■ **Your assignment**
Extract exactly the lines from the top of the records through the line containing "ERZURUM YAKUTIYE SATILIK", and keep pictures out of the copy.

Stored dataset items
⁂

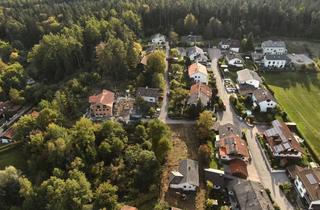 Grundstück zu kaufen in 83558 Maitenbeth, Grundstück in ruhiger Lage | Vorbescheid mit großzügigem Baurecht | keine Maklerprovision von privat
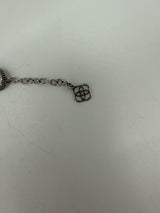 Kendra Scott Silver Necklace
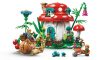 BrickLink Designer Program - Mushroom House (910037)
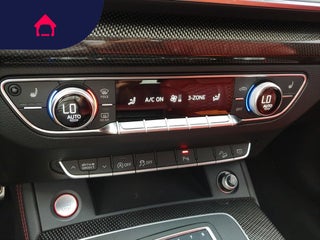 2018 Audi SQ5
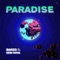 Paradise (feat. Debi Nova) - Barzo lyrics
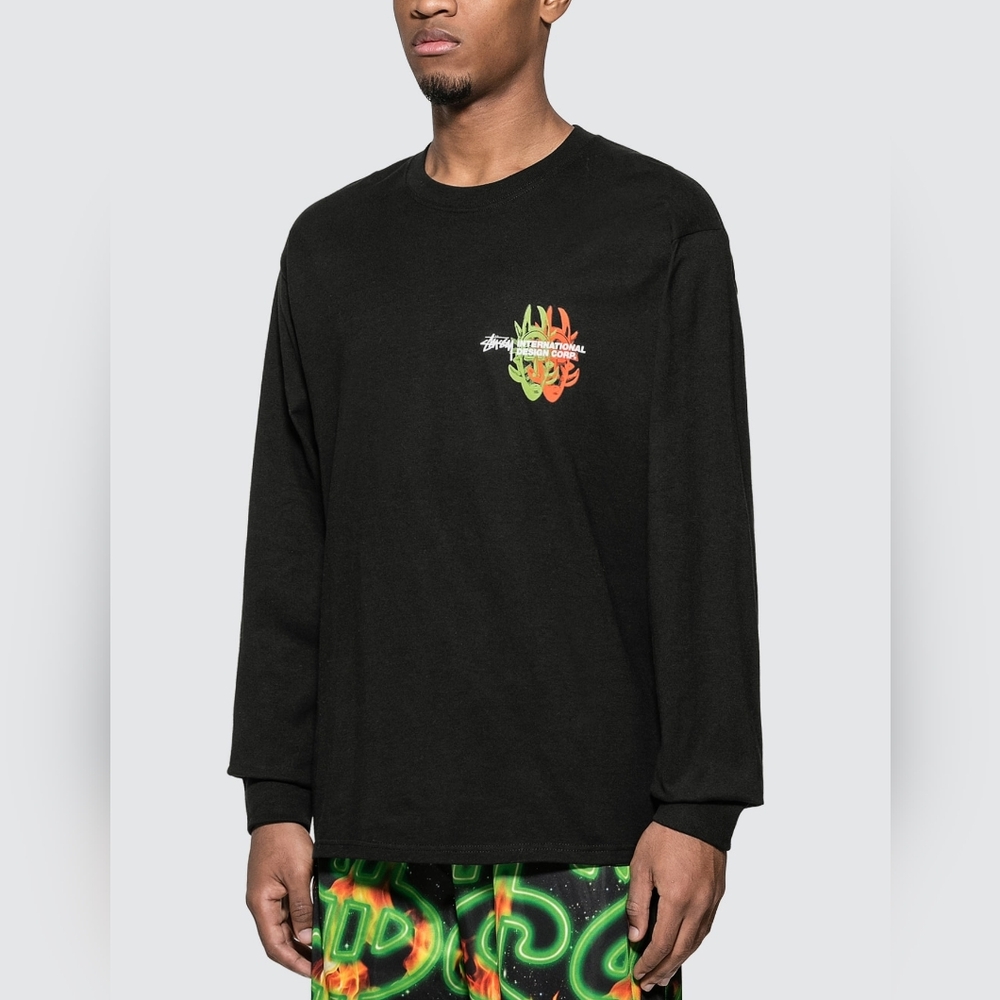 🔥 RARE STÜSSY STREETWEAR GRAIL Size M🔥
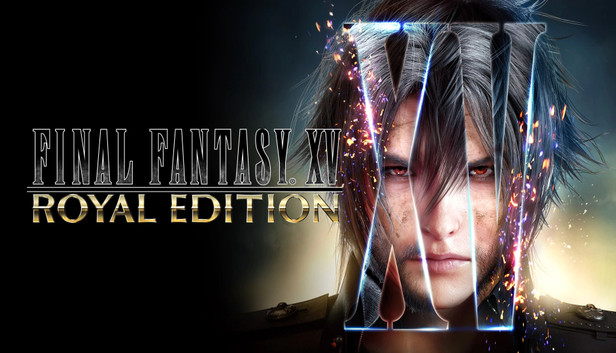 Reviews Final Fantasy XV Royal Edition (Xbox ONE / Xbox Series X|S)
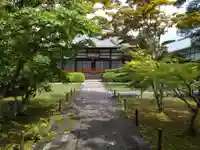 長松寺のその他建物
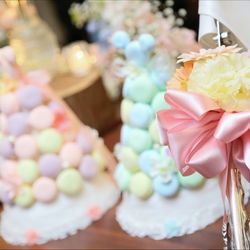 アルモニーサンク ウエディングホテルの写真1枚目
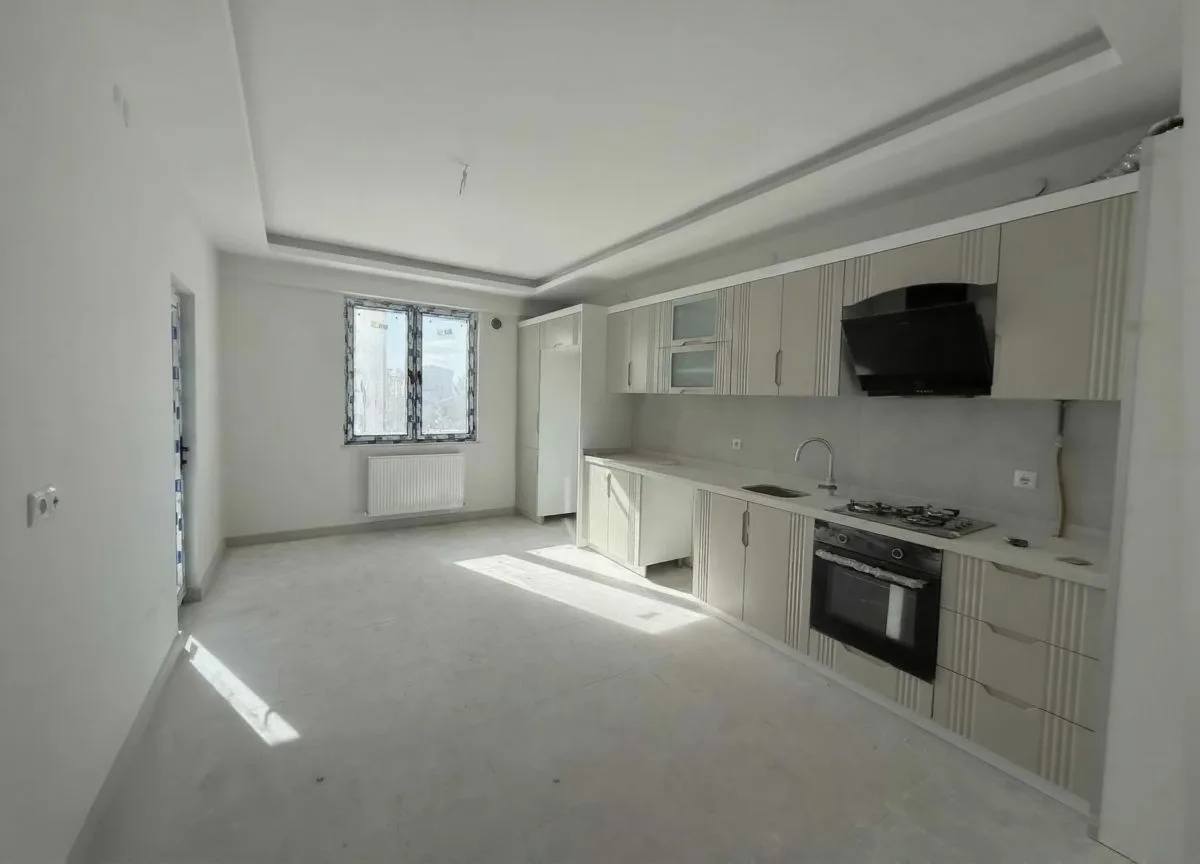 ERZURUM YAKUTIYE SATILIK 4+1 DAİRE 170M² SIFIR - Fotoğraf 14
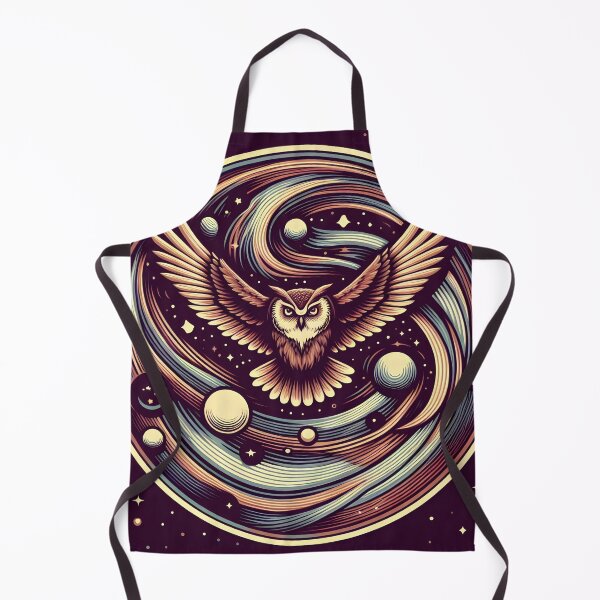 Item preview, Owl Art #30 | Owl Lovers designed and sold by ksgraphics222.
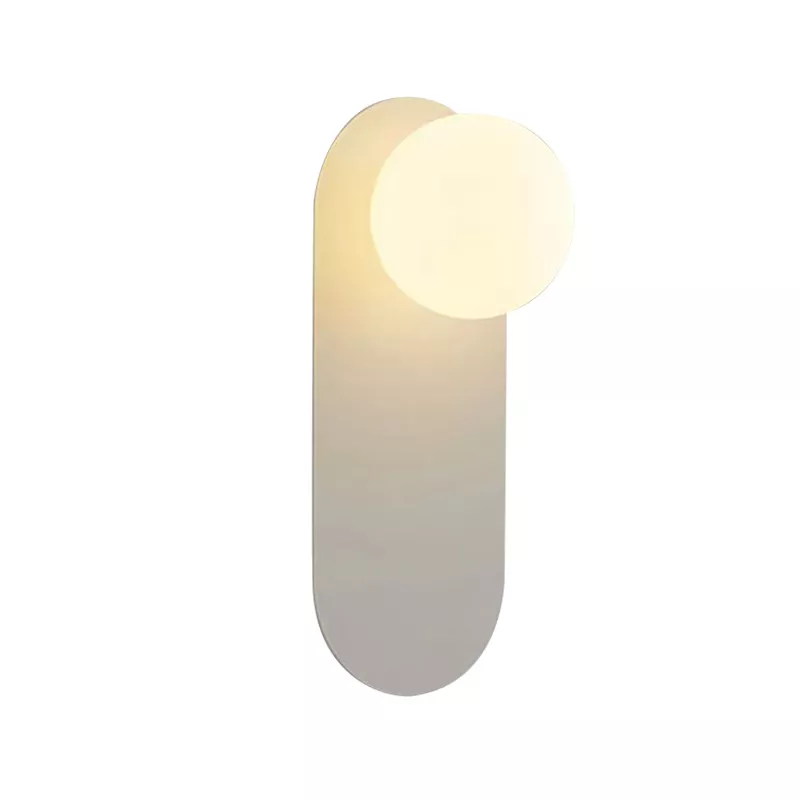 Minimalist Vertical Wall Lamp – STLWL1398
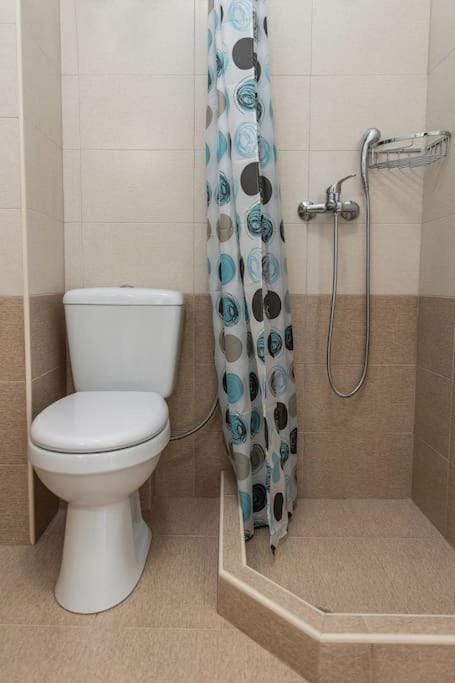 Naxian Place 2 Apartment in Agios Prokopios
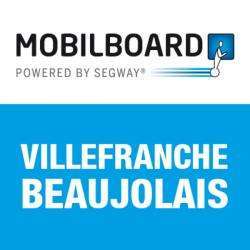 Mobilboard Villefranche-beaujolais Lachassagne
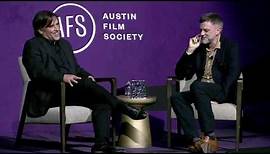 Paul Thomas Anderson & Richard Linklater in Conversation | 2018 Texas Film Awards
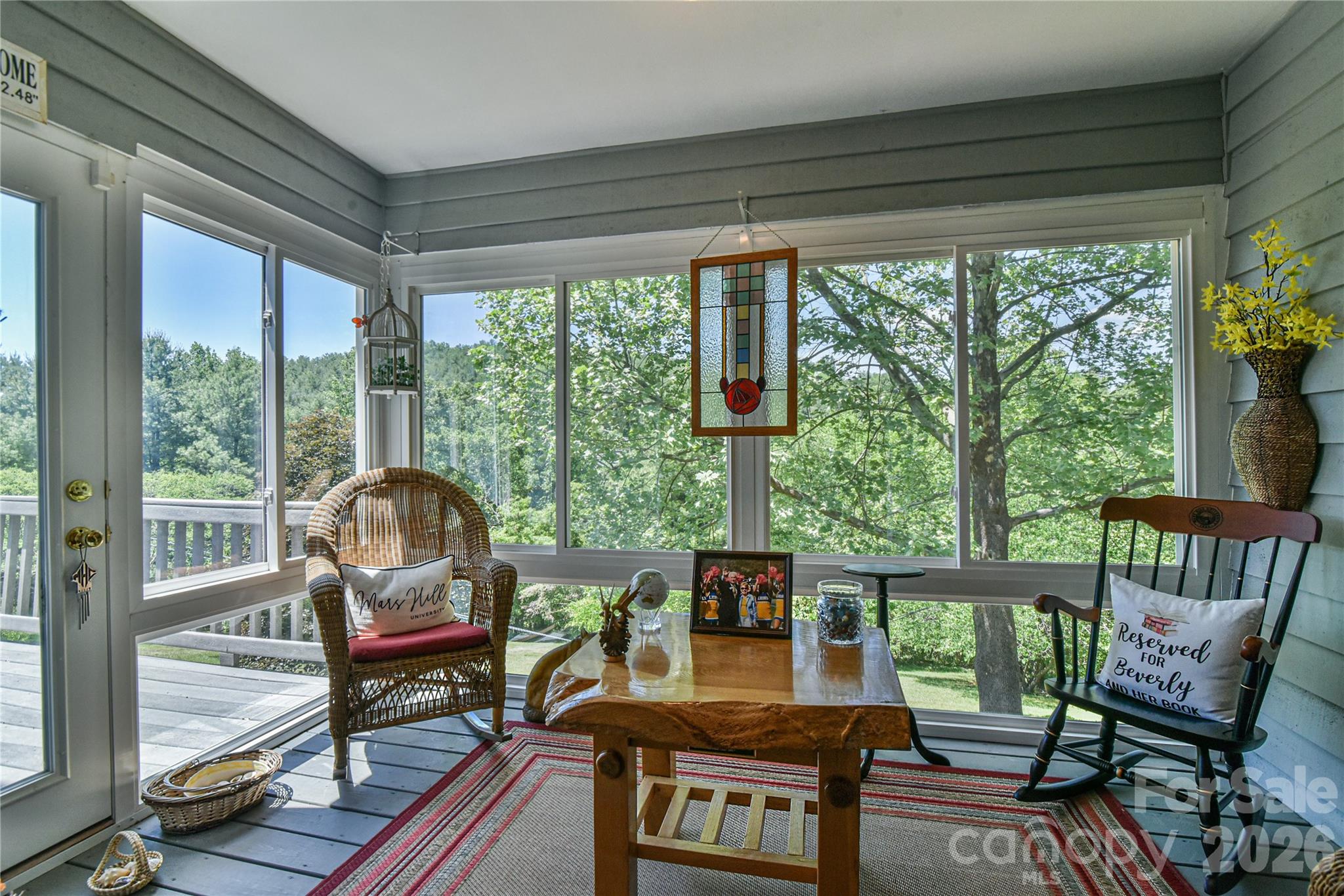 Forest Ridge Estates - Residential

⁂

■ **Your solution**
 Grundstück zu kaufen in 83558 Maitenbeth, Grundstück in ruhiger Lage | Vorbescheid mit großzügigem Baurecht | keine Maklerprovision von privat
 Kendra Scott Silver Necklace
 BrickLink Designer Program - Mushroom House (910037)
 2018 Audi SQ5
 Paradise (feat. Debi Nova) - Barzo lyrics
 🔥 RARE STÜSSY STREETWEAR GRAIL Size M🔥
 Reviews Final Fantasy XV Royal Edition (Xbox ONE / Xbox Series X|S)
 長松寺のその他建物
 アルモニーサンク ウエディングホテルの写真1枚目
 ERZURUM YAKUTIYE SATILIK 4+1 DAİRE 170M² SIFIR - Fotoğraf 14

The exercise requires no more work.